Das Ifo habe sich zu sehr mit Auftragsforschung für Dritte befaßt und dadurch seine Grundlagenforschung vernachlässigt, lautet einer der Vorwürfe des Wissenschaftsrates. Dies habe die Qualität der wissenschaftlichen Forschung verschlechtert und die Zahl der beschäftigten Wissenschaftler über Gebühr auf 134 ansteigen lassen. Dem Kieler IfW bescheinigt der Wissenschaftsrat dagegen ein klares Forschungsprofil.
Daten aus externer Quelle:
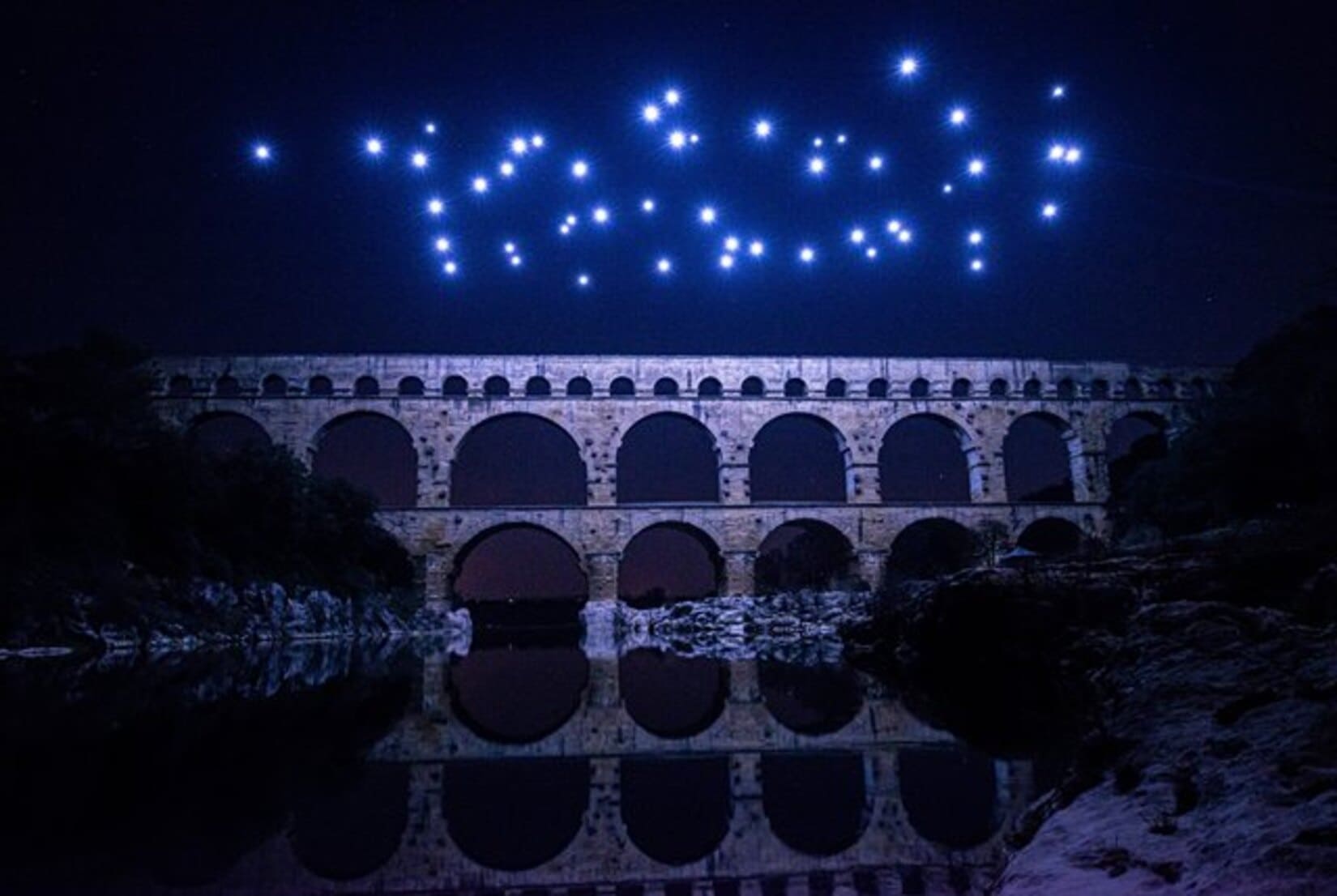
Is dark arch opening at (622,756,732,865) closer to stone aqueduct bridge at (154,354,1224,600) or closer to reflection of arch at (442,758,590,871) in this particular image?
reflection of arch at (442,758,590,871)

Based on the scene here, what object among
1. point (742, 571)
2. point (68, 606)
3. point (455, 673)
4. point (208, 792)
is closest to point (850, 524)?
point (742, 571)

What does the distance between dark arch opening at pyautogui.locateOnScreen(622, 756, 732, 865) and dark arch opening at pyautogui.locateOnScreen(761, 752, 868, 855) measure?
0.22m

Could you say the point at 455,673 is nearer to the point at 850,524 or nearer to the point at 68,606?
the point at 68,606

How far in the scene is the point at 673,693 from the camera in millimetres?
8281

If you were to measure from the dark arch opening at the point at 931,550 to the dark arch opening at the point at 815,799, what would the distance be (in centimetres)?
2556

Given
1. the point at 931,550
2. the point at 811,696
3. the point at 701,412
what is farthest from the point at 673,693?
the point at 931,550

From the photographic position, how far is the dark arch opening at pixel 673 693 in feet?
19.9

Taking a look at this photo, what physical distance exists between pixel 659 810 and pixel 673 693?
15.9 feet

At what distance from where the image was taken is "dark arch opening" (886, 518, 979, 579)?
29953mm

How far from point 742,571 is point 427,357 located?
13.1m

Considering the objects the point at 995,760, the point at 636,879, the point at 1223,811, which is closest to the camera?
the point at 1223,811

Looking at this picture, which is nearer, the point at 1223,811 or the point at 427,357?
the point at 1223,811

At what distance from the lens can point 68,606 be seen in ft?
43.3

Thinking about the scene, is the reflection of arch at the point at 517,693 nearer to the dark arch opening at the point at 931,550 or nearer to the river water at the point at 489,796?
the river water at the point at 489,796
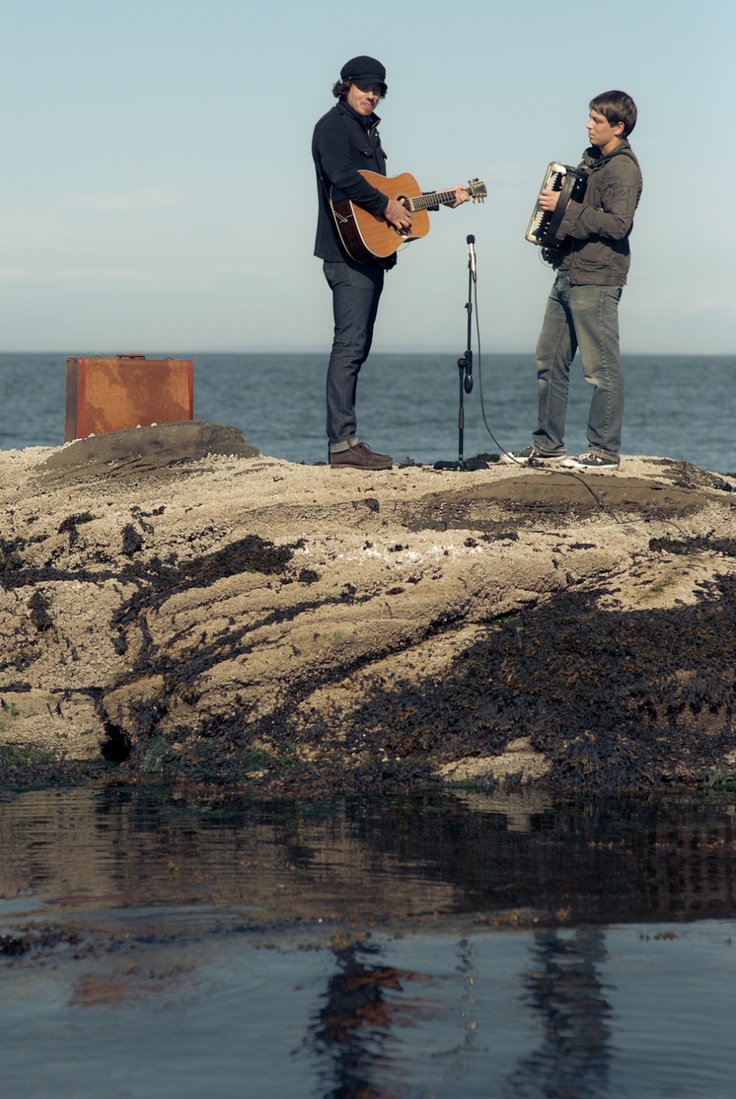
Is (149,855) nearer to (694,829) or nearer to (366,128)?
(694,829)

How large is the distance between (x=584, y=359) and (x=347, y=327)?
145cm

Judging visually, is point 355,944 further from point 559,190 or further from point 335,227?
point 559,190

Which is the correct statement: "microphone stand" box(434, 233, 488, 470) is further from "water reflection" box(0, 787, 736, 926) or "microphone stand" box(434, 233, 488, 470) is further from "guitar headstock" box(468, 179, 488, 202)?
"water reflection" box(0, 787, 736, 926)

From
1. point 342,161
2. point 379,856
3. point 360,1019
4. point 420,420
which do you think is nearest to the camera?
point 360,1019

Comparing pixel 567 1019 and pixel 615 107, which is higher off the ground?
pixel 615 107

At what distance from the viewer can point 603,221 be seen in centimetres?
759

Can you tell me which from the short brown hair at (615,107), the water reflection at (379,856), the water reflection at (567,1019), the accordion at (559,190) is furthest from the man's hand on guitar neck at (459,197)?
the water reflection at (567,1019)

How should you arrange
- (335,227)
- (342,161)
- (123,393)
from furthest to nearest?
(123,393), (335,227), (342,161)

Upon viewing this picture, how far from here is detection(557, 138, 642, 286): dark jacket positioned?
7.61 metres

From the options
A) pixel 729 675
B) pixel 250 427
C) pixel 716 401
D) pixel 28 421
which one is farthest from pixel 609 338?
pixel 716 401

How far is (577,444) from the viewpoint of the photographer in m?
25.7

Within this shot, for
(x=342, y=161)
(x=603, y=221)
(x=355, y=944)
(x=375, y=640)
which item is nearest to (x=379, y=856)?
(x=355, y=944)

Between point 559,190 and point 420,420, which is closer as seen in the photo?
point 559,190

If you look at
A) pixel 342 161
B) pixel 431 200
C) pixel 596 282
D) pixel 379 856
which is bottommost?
pixel 379 856
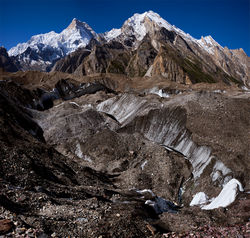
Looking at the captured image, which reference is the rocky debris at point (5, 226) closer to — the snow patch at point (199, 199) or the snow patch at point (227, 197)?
Answer: the snow patch at point (227, 197)

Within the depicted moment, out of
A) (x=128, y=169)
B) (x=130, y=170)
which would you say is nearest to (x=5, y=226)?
(x=130, y=170)

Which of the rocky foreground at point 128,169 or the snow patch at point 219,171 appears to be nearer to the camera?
the rocky foreground at point 128,169

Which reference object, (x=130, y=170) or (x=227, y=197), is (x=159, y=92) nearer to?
(x=130, y=170)

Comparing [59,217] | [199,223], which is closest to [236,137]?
[199,223]

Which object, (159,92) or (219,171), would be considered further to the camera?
(159,92)

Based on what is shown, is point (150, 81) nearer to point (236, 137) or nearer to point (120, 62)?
point (236, 137)

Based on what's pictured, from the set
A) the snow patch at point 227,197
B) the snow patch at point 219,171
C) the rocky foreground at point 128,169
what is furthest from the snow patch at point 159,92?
the snow patch at point 227,197

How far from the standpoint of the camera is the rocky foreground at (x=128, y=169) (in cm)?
968

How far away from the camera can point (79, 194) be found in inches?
543

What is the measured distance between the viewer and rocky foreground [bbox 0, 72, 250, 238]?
381 inches

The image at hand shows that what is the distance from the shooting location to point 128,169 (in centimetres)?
2419

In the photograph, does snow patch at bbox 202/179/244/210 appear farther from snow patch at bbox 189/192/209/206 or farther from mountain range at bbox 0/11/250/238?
snow patch at bbox 189/192/209/206

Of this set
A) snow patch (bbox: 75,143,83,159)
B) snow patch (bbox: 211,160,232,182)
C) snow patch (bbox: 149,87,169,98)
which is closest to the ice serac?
snow patch (bbox: 211,160,232,182)

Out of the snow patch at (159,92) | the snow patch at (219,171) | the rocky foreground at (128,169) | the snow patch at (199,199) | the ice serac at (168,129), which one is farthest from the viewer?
the snow patch at (159,92)
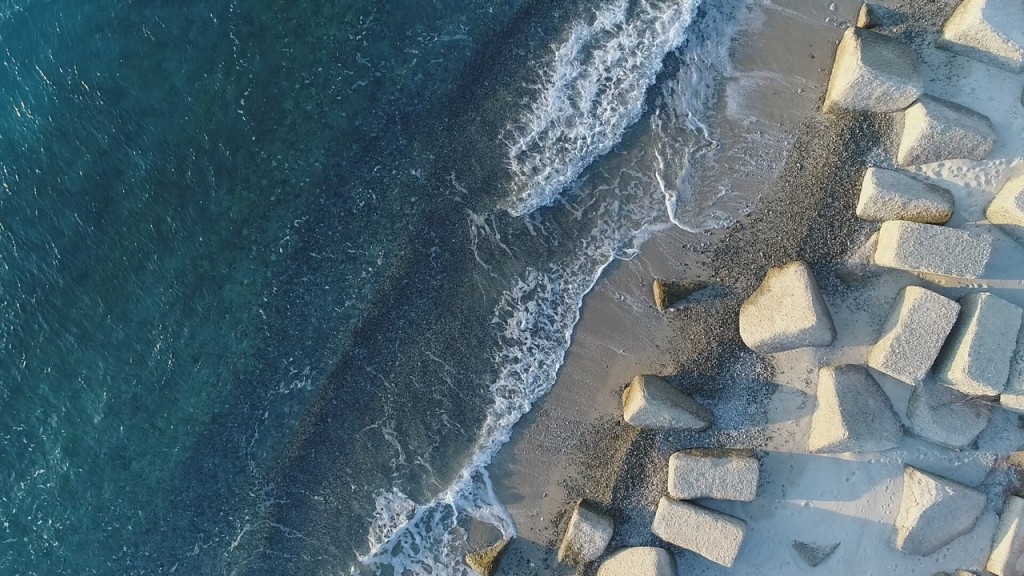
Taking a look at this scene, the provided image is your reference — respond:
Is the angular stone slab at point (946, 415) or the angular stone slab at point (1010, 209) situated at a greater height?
the angular stone slab at point (1010, 209)

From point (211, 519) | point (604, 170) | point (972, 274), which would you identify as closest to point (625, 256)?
point (604, 170)

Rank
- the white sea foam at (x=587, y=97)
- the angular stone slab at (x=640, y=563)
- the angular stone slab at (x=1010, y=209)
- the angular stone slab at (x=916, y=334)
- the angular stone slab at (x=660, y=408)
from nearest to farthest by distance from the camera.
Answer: the angular stone slab at (x=1010, y=209), the angular stone slab at (x=916, y=334), the angular stone slab at (x=660, y=408), the angular stone slab at (x=640, y=563), the white sea foam at (x=587, y=97)

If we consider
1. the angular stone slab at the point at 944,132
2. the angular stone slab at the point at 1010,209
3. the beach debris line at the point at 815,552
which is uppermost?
the angular stone slab at the point at 944,132

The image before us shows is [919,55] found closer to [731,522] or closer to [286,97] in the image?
[731,522]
Mit rund 70 Forschern kommt es einem neuen Institutsmodell entgegen, für das das Londoner Centre for Economic Policy (CEPR) steht, wie der Volkswirtschaftler Klaus Zimmermann kürzlich in der Süddeutschen Zeitung schrieb. Hierbei handelt es sich um ein Netzwerk von rund 500 Wissenschaftlern an diversen Universitäten und Instituten. Arbeitsgruppen können flexibel für neue Projekte gebildet und dann wieder aufgelöst werden. Sollte sich diese Netzwerkstruktur in der Grundlagenforschung durchsetzen, wird die Bedeutung der Großinstitute auf die Erhebung und Bereitstellung empirischer Wirtschaftsdaten reduziert. Dafür spricht auch die Kritik des Wissenschaftsrates an der mangelnden Zusammenarbeit der Wirtschaftsinstitute mit den Universitäten, die für ihre theoretische Grundlagenforschung auf ausreichendes Datenmaterial angewiesen sind. Die Zurückstufung von Ifo und HWWA könnte dann nur der Anfang gewesen sein. Dem Deutschen Institut für Wirtschaftsforschung (DIW) empfahl der Wissenschaftsrat, sich organisatorisch und personell zu verändern, „um in Zukunft neue Forschungsthemen flexibel aufgreifen zu können“.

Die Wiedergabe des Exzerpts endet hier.